Activities catalyzing the synthesis and degradation of fructose 2,6-bisphosphate-6-phosphofructo-2-kinase (ATP:D-fructose-6-phosphate-2-phosphotransferase, EC 2.7.1.105) and fructose-2,6-bisphosphatase (D-fructose-2,6-bisphosphate 2-phosphohydrolase, EC 3.1.3.46)-were isolated from spinach leaves by an improved procedure and separated on the basis of both charge and molecular weight. The separated activities showed no detectable cross-contamination, indicating, in contrast to all previous data, that they are not present on a single bifunctional protein of the classical type in liver. The fructose-2,6-bisphosphatase-a newly discovered phosphatase enzyme-differed from previous mixed preparations by showing greater specificity but lower affinity for fructose 2,6-bisphosphate, greater sensitivity to inhibition by inorganic phosphate, and in being sensitive to inhibition by Mg(2+).
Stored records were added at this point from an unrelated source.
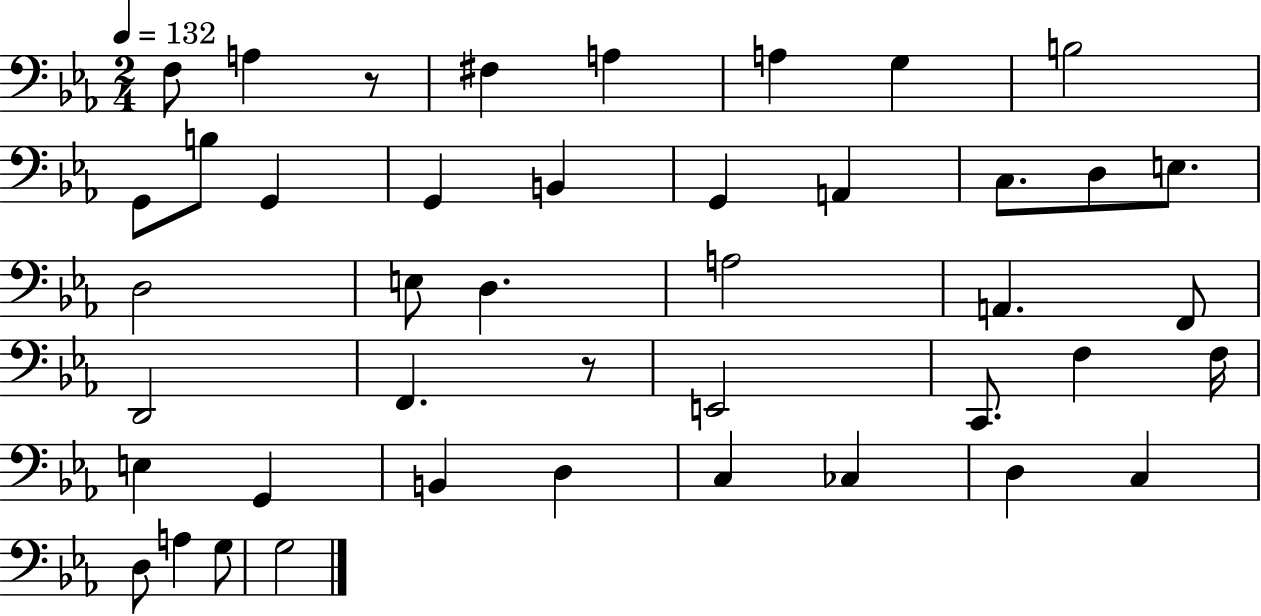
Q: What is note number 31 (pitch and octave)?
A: G2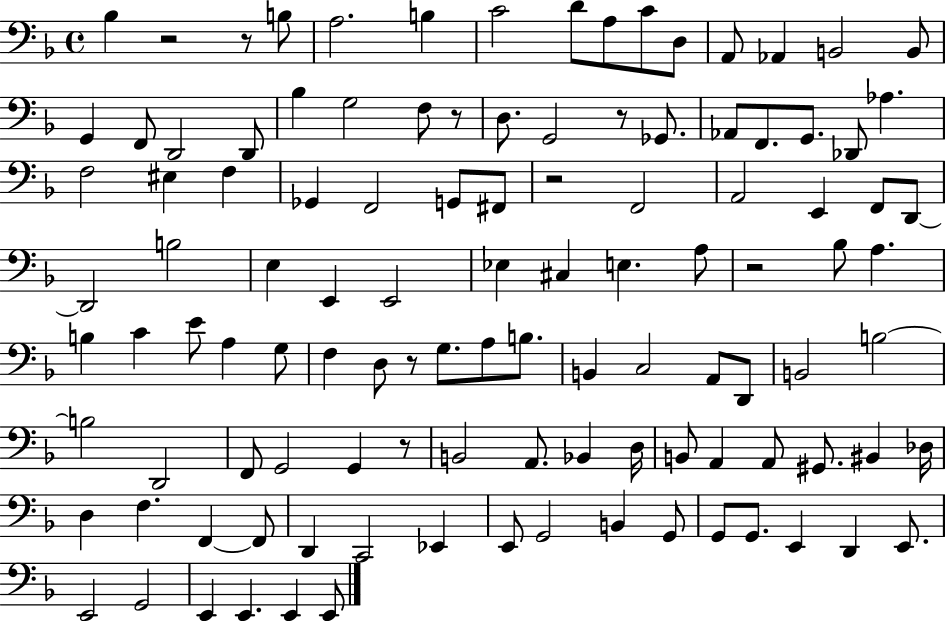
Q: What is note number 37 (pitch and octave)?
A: A2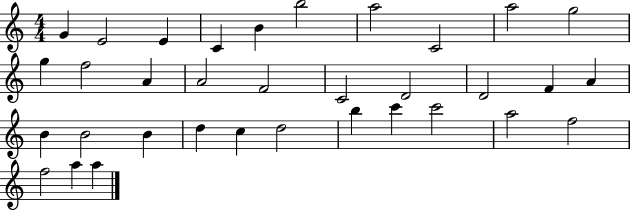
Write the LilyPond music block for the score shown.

{
  \clef treble
  \numericTimeSignature
  \time 4/4
  \key c \major
  g'4 e'2 e'4 | c'4 b'4 b''2 | a''2 c'2 | a''2 g''2 | \break g''4 f''2 a'4 | a'2 f'2 | c'2 d'2 | d'2 f'4 a'4 | \break b'4 b'2 b'4 | d''4 c''4 d''2 | b''4 c'''4 c'''2 | a''2 f''2 | \break f''2 a''4 a''4 | \bar "|."
}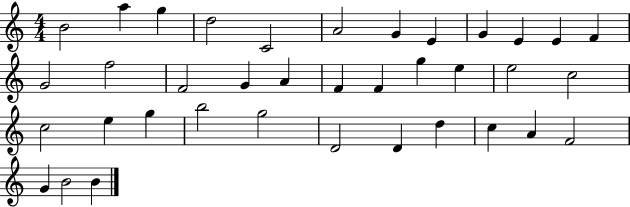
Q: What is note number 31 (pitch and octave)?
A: D5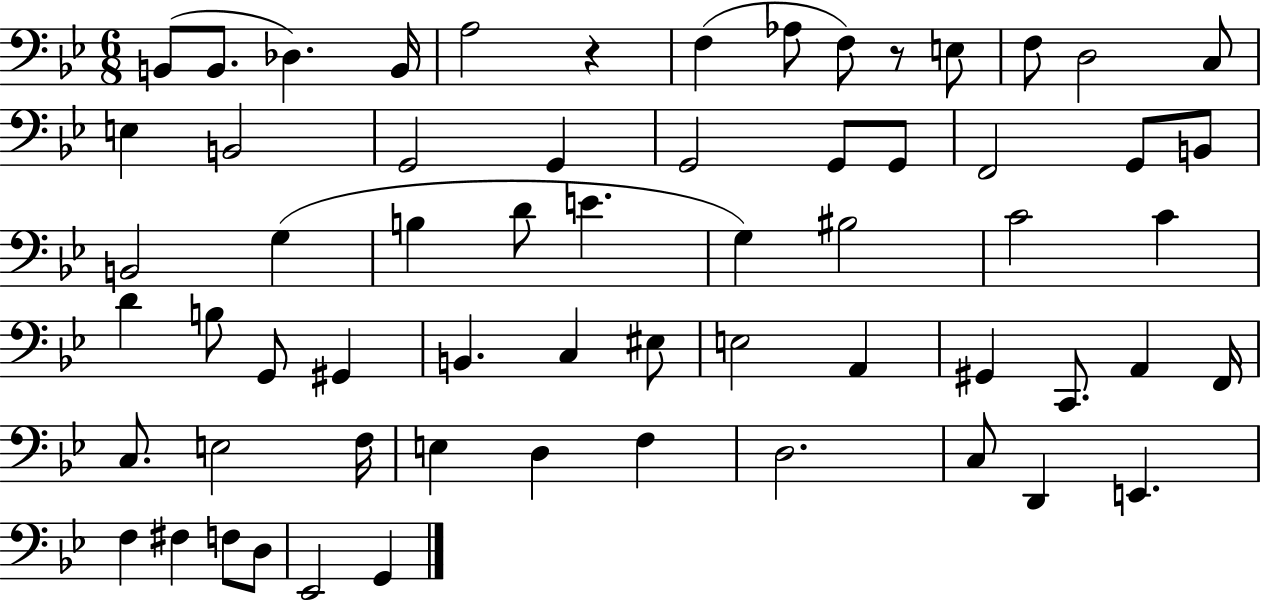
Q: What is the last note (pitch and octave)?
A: G2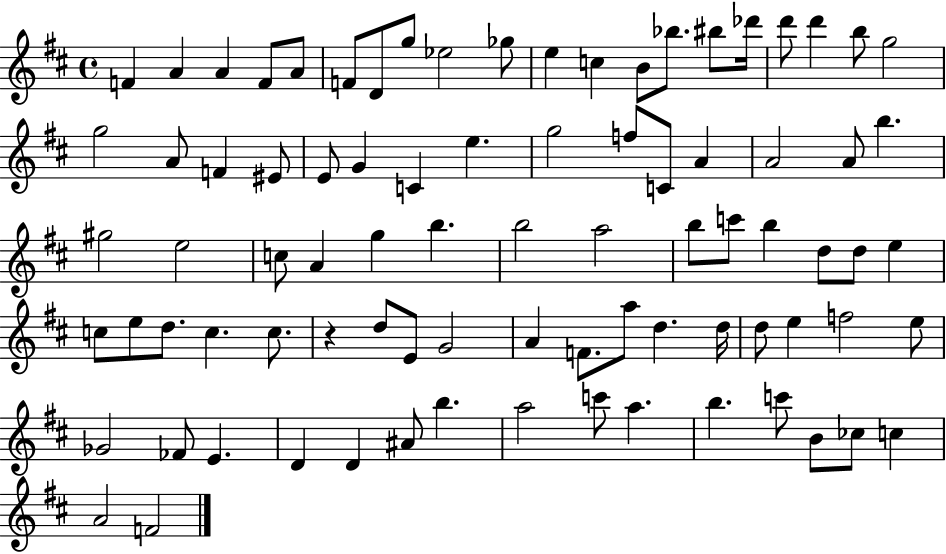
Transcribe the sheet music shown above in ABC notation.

X:1
T:Untitled
M:4/4
L:1/4
K:D
F A A F/2 A/2 F/2 D/2 g/2 _e2 _g/2 e c B/2 _b/2 ^b/2 _d'/4 d'/2 d' b/2 g2 g2 A/2 F ^E/2 E/2 G C e g2 f/2 C/2 A A2 A/2 b ^g2 e2 c/2 A g b b2 a2 b/2 c'/2 b d/2 d/2 e c/2 e/2 d/2 c c/2 z d/2 E/2 G2 A F/2 a/2 d d/4 d/2 e f2 e/2 _G2 _F/2 E D D ^A/2 b a2 c'/2 a b c'/2 B/2 _c/2 c A2 F2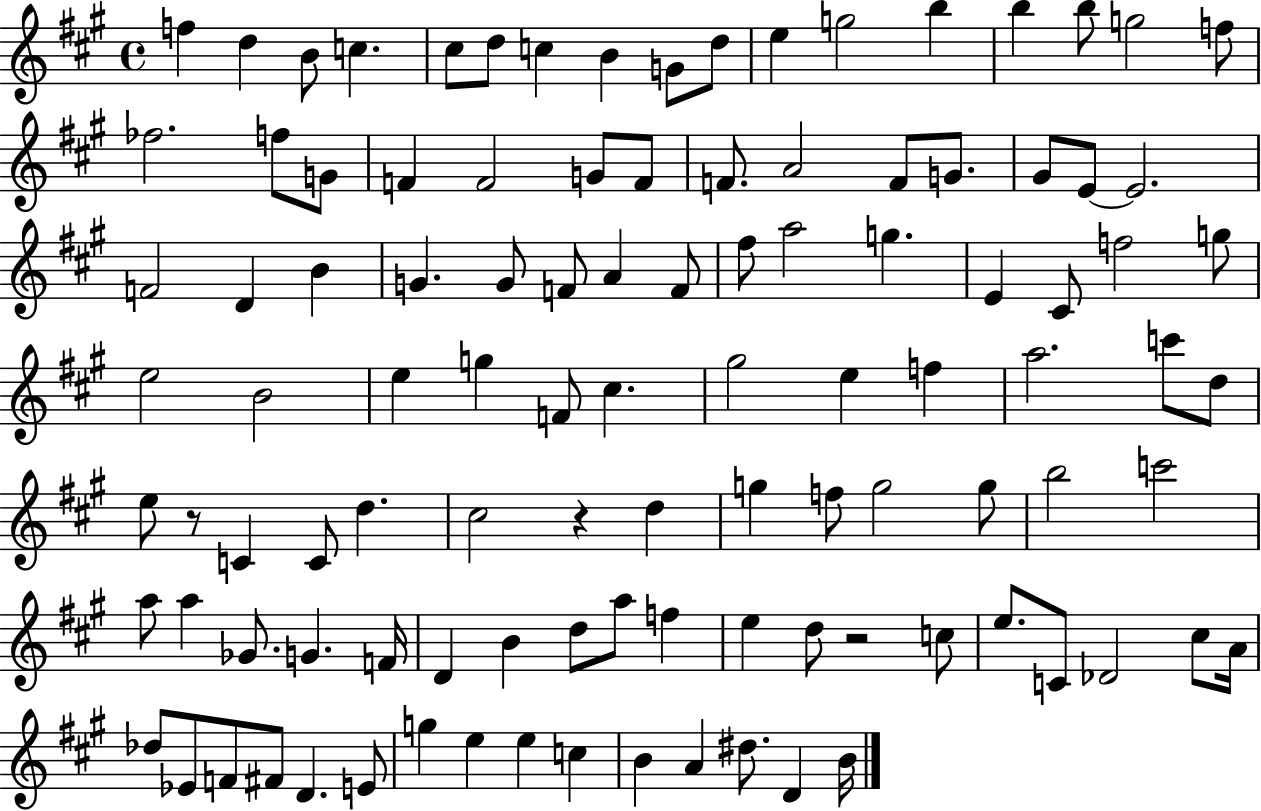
X:1
T:Untitled
M:4/4
L:1/4
K:A
f d B/2 c ^c/2 d/2 c B G/2 d/2 e g2 b b b/2 g2 f/2 _f2 f/2 G/2 F F2 G/2 F/2 F/2 A2 F/2 G/2 ^G/2 E/2 E2 F2 D B G G/2 F/2 A F/2 ^f/2 a2 g E ^C/2 f2 g/2 e2 B2 e g F/2 ^c ^g2 e f a2 c'/2 d/2 e/2 z/2 C C/2 d ^c2 z d g f/2 g2 g/2 b2 c'2 a/2 a _G/2 G F/4 D B d/2 a/2 f e d/2 z2 c/2 e/2 C/2 _D2 ^c/2 A/4 _d/2 _E/2 F/2 ^F/2 D E/2 g e e c B A ^d/2 D B/4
The 6-phosphofructo-2-kinase was found to be inhibited by low levels of inorganic pyrophosphate and, in addition, to be regulated by the metabolites described previously. Similar results were obtained with preparations from lettuce leaves. The results support the view that, through individual regulation of the activities catalyzing its synthesis and breakdown, cytosolic metabolites are key factors in controlling the fructose 2,6-bisphosphate content of leaves.